The provisions of the bill would apply to both self-insured and fully insured group health
plans. Small employers (those employing between 2 and 50 employees in a year) would be
exempt from the bill's requirements, as would individuals purchasing insurance in the
individual market. The bill also would exempt group health plans for whom the cost of
complying with the requirements would increase total plan costs (for medical and surgical
benefits and mental health benefits) by more than 2 percent in the first plan year following
enactment, and 1 percent in subsequent plan years. In general, S. 558 would preempt state
laws regarding parity of mental health benefits. The bill would not affect the application of
state law for firms with fewer than 50 employees. In addition, because state parity laws and
the proposed federal law are very similar, S. 558 would not have a significant impact on
people already affected by state parity laws.

CBO's estimate of the cost of this bill is based in part on published results of a model
developed by the Hay Group. That model relies on data from several sources, including the
claims experience of private health insurers and the Medical Expenditure Panel Survey.

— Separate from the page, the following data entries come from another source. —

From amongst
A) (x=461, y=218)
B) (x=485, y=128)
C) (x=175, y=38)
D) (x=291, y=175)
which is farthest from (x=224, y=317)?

CBO
adjusted those results to account for the current and future use of managed care arrangements
for providing mental health benefits and the increased use of prescription drugs that mental
health parity would be likely to induce. Also, CBO took account of the effects of existing state
and federal rules that place requirements similar to those in the bill on certain entities. (For
example, the Office of Personnel Management implemented mental health and substance
abuse parity in the Federal Employees Health Benefits Program in January 2001.)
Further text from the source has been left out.